Время «файв-о-клок» пока не наступило, и здесь было почти безлюдно. Они заняли столик у окна. Марк прислушался. На пустой эстраде саксофонист играл «Blue Valentine». Саксофон грустно пел блюз одинокому сердцу. Непонятная тревога вдруг стеснила грудь – будто уже стоишь на краю обрыва, и ветер настойчиво подталкивает тебя в спину, чтобы ты упал… Прогоняя непрошенную печаль, он упрямо тряхнул головой. На лоб непокорно упала каштановая прядь.

Дядя щелкнул пальцами, подзывая официанта. Нимало не заботясь о вкусах своего спутника, обсудив меню с подошедшим лично метрдотелем, сделал заказ на двоих. Потом открыл портсигар, но прежде чем закурить, вгляделся Марку в глаза. Слишком пристально, слишком долго, словно хотел разглядеть в их синеве что-то очень важное для себя. Затем, улыбнувшись, откинулся на спинку стула.

– Я заказал нам салат с мидиями под белым соусом и бутылку «Божоле», для начала. Не спросил, ты пьешь? Или стоит подождать твоего совершеннолетия?

Ну и что, что ему было всего двадцать с хвостиком, а до дня рождения осталось несколько месяцев – дядино ироничное замечание неприятно задело самолюбие. Почему-то захотелось, чтобы этот человек исчез из его жизни навсегда. За едой, в отличие от искрящегося остроумием собеседника, Марк был настроен жевать молча.
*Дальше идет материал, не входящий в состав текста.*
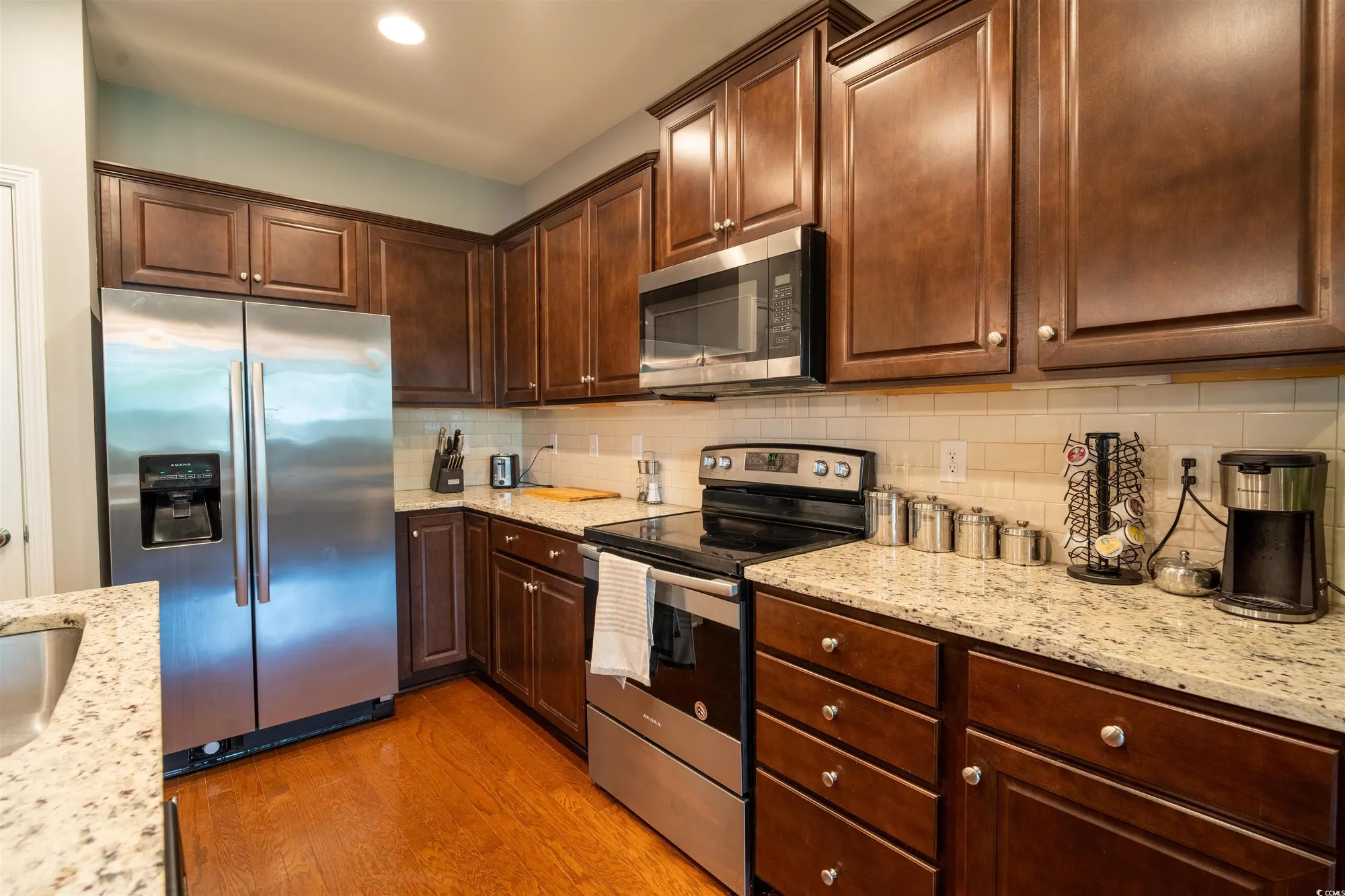 Property Slideshow image 6 of 35 | 318 castle dr # 1443, Myrtle Beach, SC, 29579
Неожиданно дядя предложил ему сложить ладони.

– Зачем это? – удивился он.

– Хочу кое в чем убедиться, – подмигнул тот.

Не совсем понимая, для чего это нужно, Марк сложил ладони, затем пальцы в определенном порядке и последовательности, как попросил дядя. С удивлением почувствовал легкое покалывание в подушечках пальцев. Воздух вокруг как-то странно завибрировал, он кожей ощутил давление, словно шел под водой, против течения. И быстро разомкнул ладони.

– Что это было? – спросил он настороженно.
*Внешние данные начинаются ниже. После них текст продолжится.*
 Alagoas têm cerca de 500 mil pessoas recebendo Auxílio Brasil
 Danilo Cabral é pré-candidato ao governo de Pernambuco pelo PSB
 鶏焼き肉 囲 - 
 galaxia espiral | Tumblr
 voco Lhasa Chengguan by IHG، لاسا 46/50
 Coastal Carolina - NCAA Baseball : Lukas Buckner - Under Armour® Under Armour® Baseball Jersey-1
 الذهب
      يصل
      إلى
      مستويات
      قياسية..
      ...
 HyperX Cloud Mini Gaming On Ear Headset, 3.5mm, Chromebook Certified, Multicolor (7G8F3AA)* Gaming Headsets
Дядя казался очень довольным.

– Ничего особенного! – ответил он. – Я тут практикую гипноз. Вот попробовал на тебе…

Дядины объяснения Марка не устроили. По лукавому веселью в его глазах он понял, что тот лжет. И обидчиво насупился.

– Практикуйте свое мастерство на крысах! Меня работа ждет!
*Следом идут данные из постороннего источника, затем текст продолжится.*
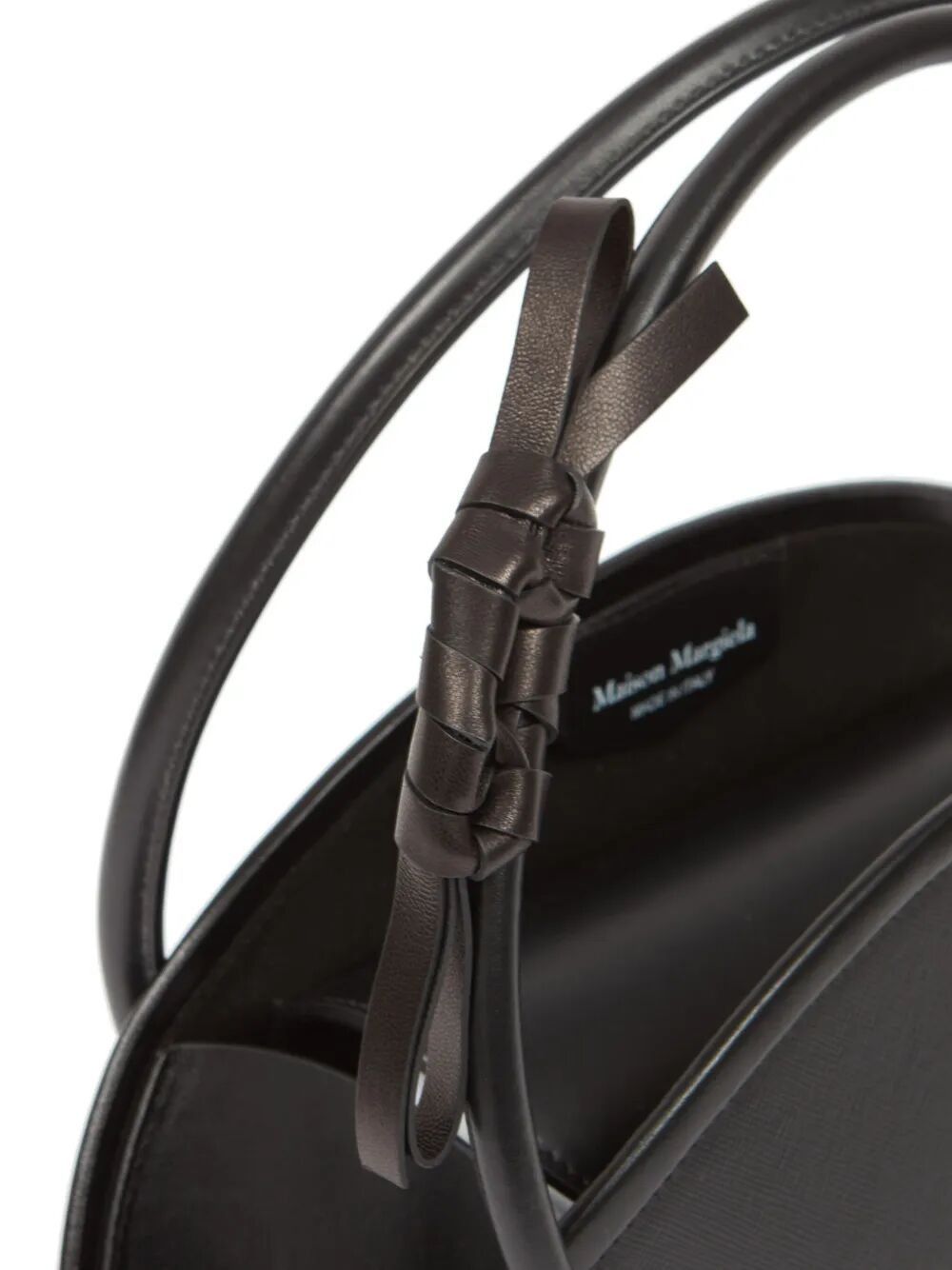 Maison Margiela FORTUNE BAG SMALL Size ONE SIZE - 4 Thumbnail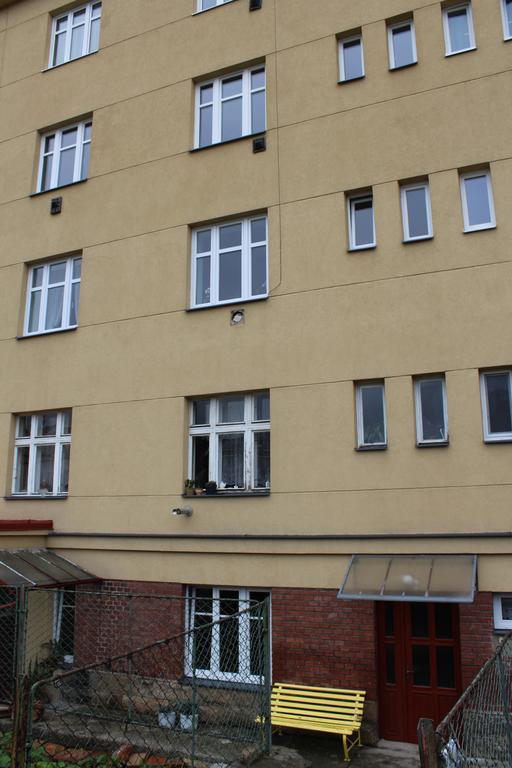 Apartman Doma Їчін Екстер'єр фото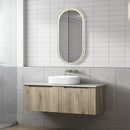 Aulic Calder Wall Hung Vanity 1200mm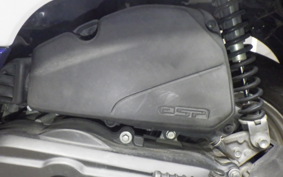 HONDA GIORNO 3 2012 AF77
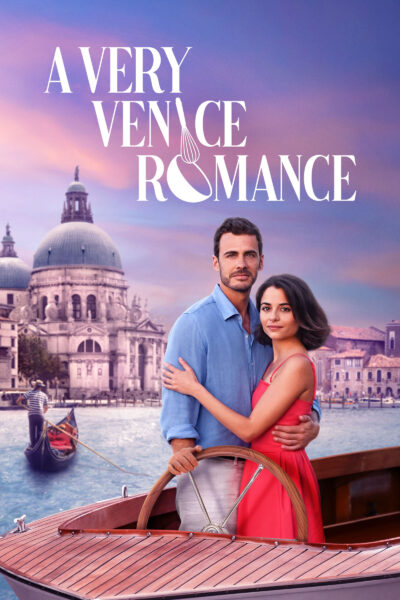 فيلم A Very Venice Romance 2024 مترجم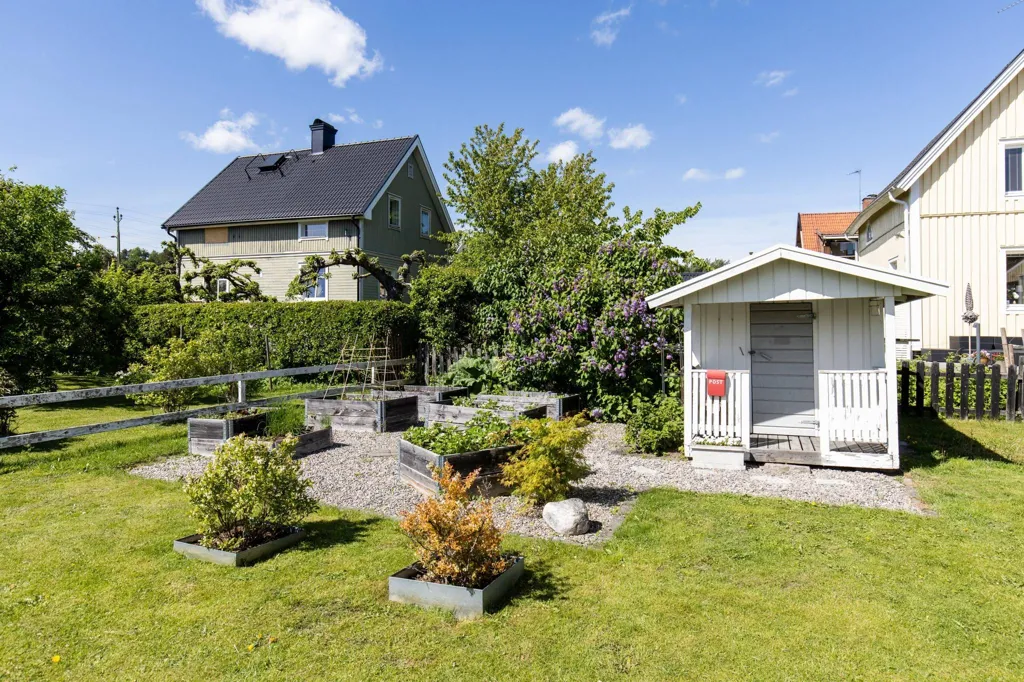 Maison 5 pièces à Örebro kommun
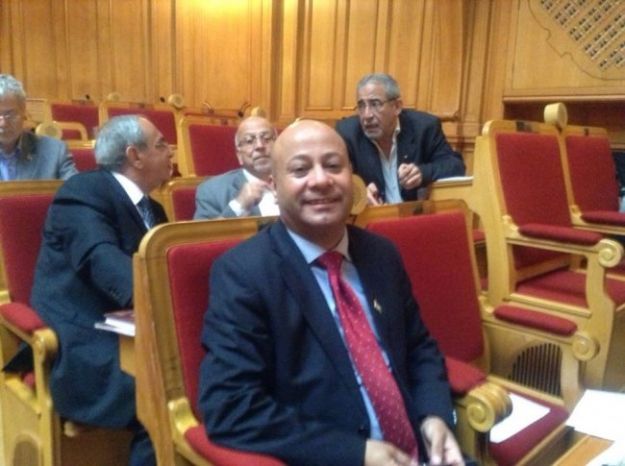 ابو هولي: المؤتمر سيبحث طرق خروج الوكالة من أزمتها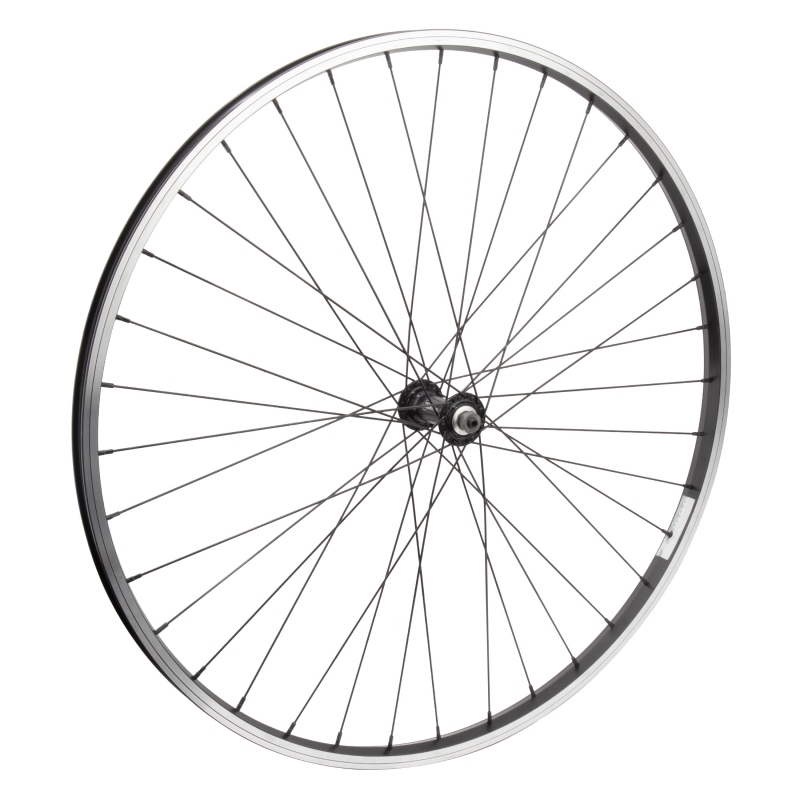 Wheel master 700c/29` Alloy Hybrid/Comfort Single Wall 700C Wheel Front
Не поблагодарив за обед, даже не кивнув на прощание, покинул ресторан. Оуэн не возражал. Смотрел вслед брату, пил кофе и улыбался. Он строил планы.

Марк совсем не был уверен, что так уж необходимо раздеваться до трусов, чтобы с тебя сняли мерки, но спорить с дядей, особенно если тот не хотел, чтобы с ним спорили, было бесполезно.

На довольно нелестное («тебе не мешало бы сменить гардероб») замечание дяди, завалившегося к нему с утра, как к себе домой, и рассматривающего его костюмы с брезгливым недоумением, Марк серьезно оскорбился. Тративший все свои гонорары на модную одежду и сладости, до этого момента он считал, что одевается вполне прилично. Поэтому последовавшее следом предложение «купить ему пару-тройку приличных костюмов» с негодованием отверг.

Его отказ вызвал на красивом дядином лице легкую тень досады. Но тут же, с какой-то коварной вдумчивостью, он высказал предположение, что для выросшей в очень богатой семье Эльзы послужит наглядным доказательством его любви, наверное, тот факт, явись к ней на свидание Марк в костюме от дорогого портного, а не купленным на распродаже. С таким доводом трудно было не согласиться.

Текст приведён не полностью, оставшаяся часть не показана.